(Saved entries)
%%
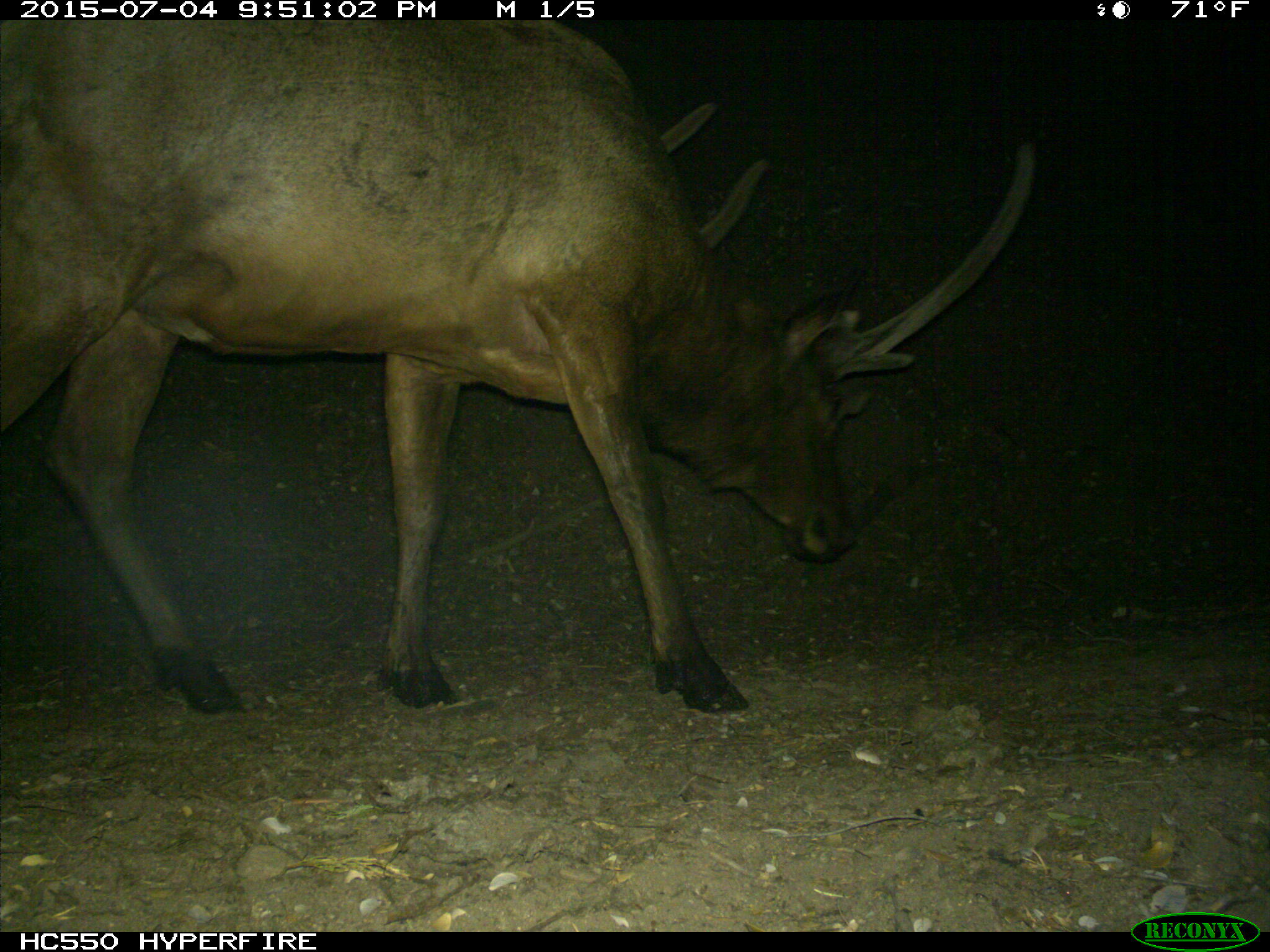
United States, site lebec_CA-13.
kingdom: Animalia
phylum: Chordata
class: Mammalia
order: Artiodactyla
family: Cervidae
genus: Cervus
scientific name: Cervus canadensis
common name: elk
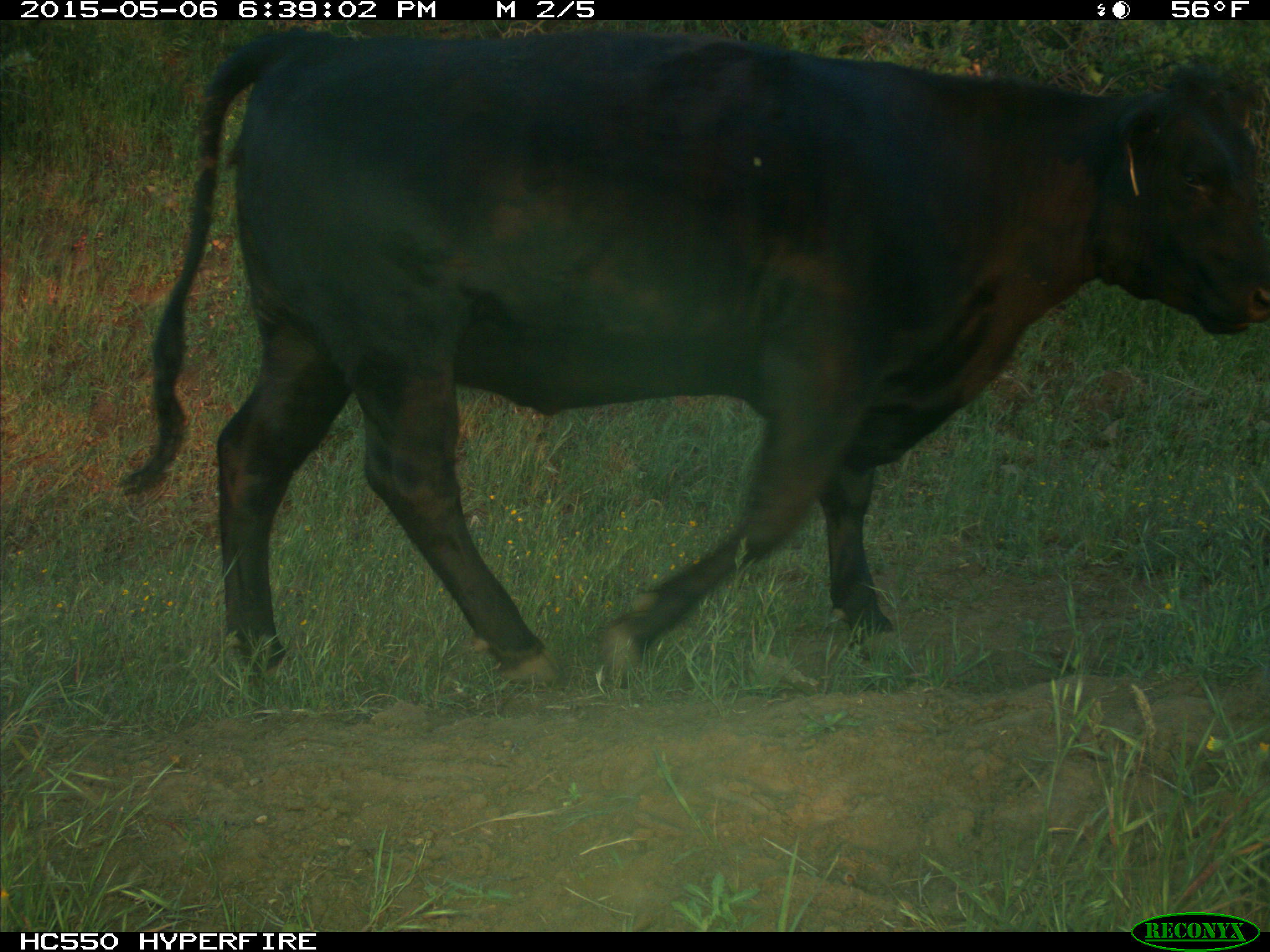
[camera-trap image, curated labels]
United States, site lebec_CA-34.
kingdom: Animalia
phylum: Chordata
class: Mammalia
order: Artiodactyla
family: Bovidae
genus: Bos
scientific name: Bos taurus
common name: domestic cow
%%
- **Task directions**: The reply should hold every line of the records unchanged and no pictures.

- **Result for this task**:
United States, site lebec_CA-13.
kingdom: Animalia
phylum: Chordata
class: Mammalia
order: Artiodactyla
family: Cervidae
genus: Cervus
scientific name: Cervus canadensis
common name: elk
[camera-trap image, curated labels]
United States, site lebec_CA-34.
kingdom: Animalia
phylum: Chordata
class: Mammalia
order: Artiodactyla
family: Bovidae
genus: Bos
scientific name: Bos taurus
common name: domestic cow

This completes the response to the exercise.